### Aim
Rewrite the entries below as a JSON list of strings, one string per line, leaving out blank lines. Include only the lines from the one containing "How far does" through the end of the entries.

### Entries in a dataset
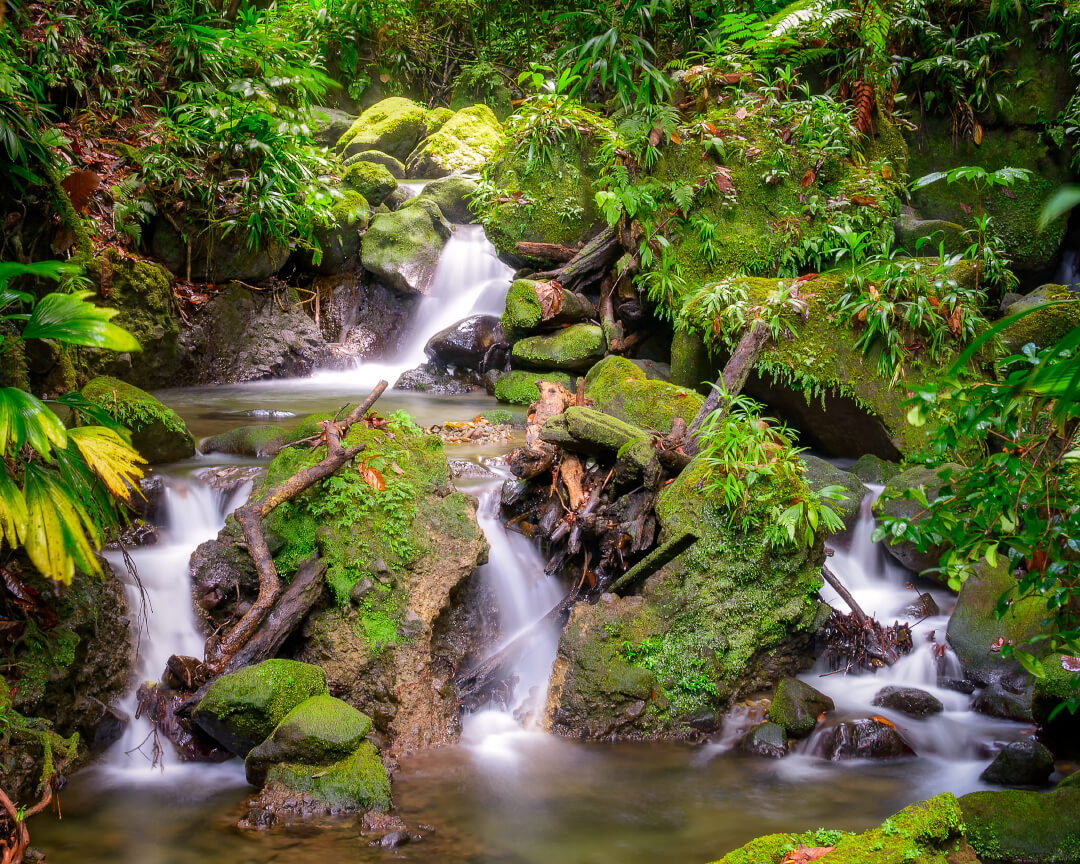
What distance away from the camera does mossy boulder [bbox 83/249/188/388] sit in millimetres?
7629

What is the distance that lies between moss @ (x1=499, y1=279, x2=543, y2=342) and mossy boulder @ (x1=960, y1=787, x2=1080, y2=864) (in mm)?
6534

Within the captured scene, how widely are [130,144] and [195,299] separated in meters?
1.83

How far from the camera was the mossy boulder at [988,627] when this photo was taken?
15.5ft

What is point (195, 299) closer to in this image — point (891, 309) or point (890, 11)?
point (891, 309)

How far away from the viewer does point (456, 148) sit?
44.9 ft

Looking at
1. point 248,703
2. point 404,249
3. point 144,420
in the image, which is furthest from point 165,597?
point 404,249

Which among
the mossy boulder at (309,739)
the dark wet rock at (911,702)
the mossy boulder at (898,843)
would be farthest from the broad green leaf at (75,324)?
the dark wet rock at (911,702)

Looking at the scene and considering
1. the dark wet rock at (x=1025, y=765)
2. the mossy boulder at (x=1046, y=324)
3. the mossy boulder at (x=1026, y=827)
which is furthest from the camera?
the mossy boulder at (x=1046, y=324)

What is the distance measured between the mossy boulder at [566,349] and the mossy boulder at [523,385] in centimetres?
12

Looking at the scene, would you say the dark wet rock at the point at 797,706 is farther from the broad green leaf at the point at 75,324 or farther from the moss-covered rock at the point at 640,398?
the broad green leaf at the point at 75,324

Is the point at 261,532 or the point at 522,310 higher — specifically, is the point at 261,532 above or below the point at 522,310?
below

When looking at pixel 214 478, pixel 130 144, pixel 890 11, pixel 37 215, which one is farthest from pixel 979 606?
pixel 130 144

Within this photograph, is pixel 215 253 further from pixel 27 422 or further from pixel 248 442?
pixel 27 422

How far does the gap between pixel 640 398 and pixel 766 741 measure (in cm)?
306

### Task result
[
  "How far does the gap between pixel 640 398 and pixel 766 741 measure (in cm)?",
  "306"
]